More than 30 inches of asphalt had been placed on the roadway over the years in attempts to fix the road. Officials said a traditional, long-term repair solution was expected to be costly and challenging, as a conventional project would require an acquisition of an additional easement for construction. The 28-foot deep failed embankment and utilities within the embankment presented a challenge for construction crews.
In addition, the site is located in a coastal zone, where permitting large retaining structures is costly and time consuming. The lightweight fill reduced the need for a large footprint, while also eliminating the need for a retaining wall and permitting requirements. CSAC praised the project for its streamlined design and construction, reduced environmental impacts, smaller construction footprint and cost savings.

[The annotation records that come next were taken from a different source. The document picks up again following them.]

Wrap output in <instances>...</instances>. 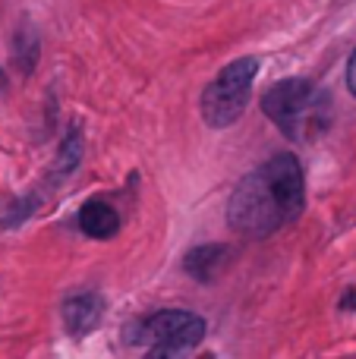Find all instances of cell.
I'll use <instances>...</instances> for the list:
<instances>
[{
  "instance_id": "6da1fadb",
  "label": "cell",
  "mask_w": 356,
  "mask_h": 359,
  "mask_svg": "<svg viewBox=\"0 0 356 359\" xmlns=\"http://www.w3.org/2000/svg\"><path fill=\"white\" fill-rule=\"evenodd\" d=\"M303 202L306 183L300 161L294 155H275L233 189L227 202V224L237 233L262 240L294 221L303 211Z\"/></svg>"
},
{
  "instance_id": "7a4b0ae2",
  "label": "cell",
  "mask_w": 356,
  "mask_h": 359,
  "mask_svg": "<svg viewBox=\"0 0 356 359\" xmlns=\"http://www.w3.org/2000/svg\"><path fill=\"white\" fill-rule=\"evenodd\" d=\"M262 111L278 130L294 142H309L322 136L331 123V98L309 79H284L268 88Z\"/></svg>"
},
{
  "instance_id": "3957f363",
  "label": "cell",
  "mask_w": 356,
  "mask_h": 359,
  "mask_svg": "<svg viewBox=\"0 0 356 359\" xmlns=\"http://www.w3.org/2000/svg\"><path fill=\"white\" fill-rule=\"evenodd\" d=\"M256 73H259L256 57H240V60L227 63L214 76V82H208V88L202 92V117H205V123L212 130H224V126L237 123L243 117Z\"/></svg>"
},
{
  "instance_id": "277c9868",
  "label": "cell",
  "mask_w": 356,
  "mask_h": 359,
  "mask_svg": "<svg viewBox=\"0 0 356 359\" xmlns=\"http://www.w3.org/2000/svg\"><path fill=\"white\" fill-rule=\"evenodd\" d=\"M139 337L151 347V353H180V350H193L196 344H202L205 322L193 312L164 309L145 318Z\"/></svg>"
},
{
  "instance_id": "5b68a950",
  "label": "cell",
  "mask_w": 356,
  "mask_h": 359,
  "mask_svg": "<svg viewBox=\"0 0 356 359\" xmlns=\"http://www.w3.org/2000/svg\"><path fill=\"white\" fill-rule=\"evenodd\" d=\"M101 316H104V303L92 290L76 293L63 303V325H67L69 334H88L101 322Z\"/></svg>"
},
{
  "instance_id": "8992f818",
  "label": "cell",
  "mask_w": 356,
  "mask_h": 359,
  "mask_svg": "<svg viewBox=\"0 0 356 359\" xmlns=\"http://www.w3.org/2000/svg\"><path fill=\"white\" fill-rule=\"evenodd\" d=\"M79 227H82V233L92 236V240H111L120 230V215L107 202L92 198V202H85L79 208Z\"/></svg>"
},
{
  "instance_id": "52a82bcc",
  "label": "cell",
  "mask_w": 356,
  "mask_h": 359,
  "mask_svg": "<svg viewBox=\"0 0 356 359\" xmlns=\"http://www.w3.org/2000/svg\"><path fill=\"white\" fill-rule=\"evenodd\" d=\"M227 249L224 246H202V249H193V252L186 255V262H183V268H186L189 274H193L196 280H202V284H208V280L218 278V271L224 268L227 262Z\"/></svg>"
},
{
  "instance_id": "ba28073f",
  "label": "cell",
  "mask_w": 356,
  "mask_h": 359,
  "mask_svg": "<svg viewBox=\"0 0 356 359\" xmlns=\"http://www.w3.org/2000/svg\"><path fill=\"white\" fill-rule=\"evenodd\" d=\"M79 158H82V133L79 130H69L67 142L60 145V155H57V177H69L76 168H79Z\"/></svg>"
},
{
  "instance_id": "9c48e42d",
  "label": "cell",
  "mask_w": 356,
  "mask_h": 359,
  "mask_svg": "<svg viewBox=\"0 0 356 359\" xmlns=\"http://www.w3.org/2000/svg\"><path fill=\"white\" fill-rule=\"evenodd\" d=\"M347 86H350V92L356 95V50H353L350 63H347Z\"/></svg>"
}]
</instances>
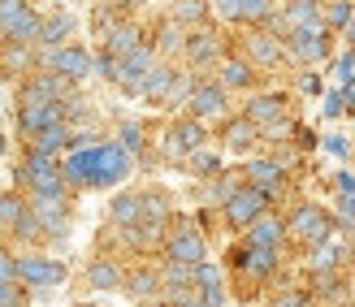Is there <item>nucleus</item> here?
<instances>
[{
	"instance_id": "obj_54",
	"label": "nucleus",
	"mask_w": 355,
	"mask_h": 307,
	"mask_svg": "<svg viewBox=\"0 0 355 307\" xmlns=\"http://www.w3.org/2000/svg\"><path fill=\"white\" fill-rule=\"evenodd\" d=\"M347 30H351V40H355V17H351V26H347Z\"/></svg>"
},
{
	"instance_id": "obj_5",
	"label": "nucleus",
	"mask_w": 355,
	"mask_h": 307,
	"mask_svg": "<svg viewBox=\"0 0 355 307\" xmlns=\"http://www.w3.org/2000/svg\"><path fill=\"white\" fill-rule=\"evenodd\" d=\"M286 234L295 243H308V247H321L325 238H334V216L325 208H316V204H299L291 212V221H286Z\"/></svg>"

Funding for the $665,000 construction project was provided by CalRecycle TDA grant funding ($110,000), TDA pilot project funding ($330,000), the county’s general fund ($43,000), and the State Transportation SB1 Fund ($182,000). Additional construction engineering costs were reimbursed by CalRecycle’s TDA grant funding in the amount of $36,000. The project was constructed by Raminha Construction and the roadway was officially reopened in August of 2019.
“I like this project because we got the departmental support to venture out away from past tried and true techniques to go for something different. This program’s success means we can solve more problems with these new techniques for future projects.” Mr. Doolittle said.
Other winners included the cities of Santa Cruz, Hayward and Santa Clarita, and Yuba County.
The infrastructure projects honored are believed to be in jeopardy due to anticipated budget cuts related to the economic downturn due to the COVID-19 pandemic. CSAC and the League are urging Congress to include funding for transportation infrastructure in the next coronavirus relief package to ensure these types of programs can continue. The parties are also encouraging Congres to ensure that infrastructure finds could be passed through to local governments of all sizes to bolster much-needed improvements on local streets and roads.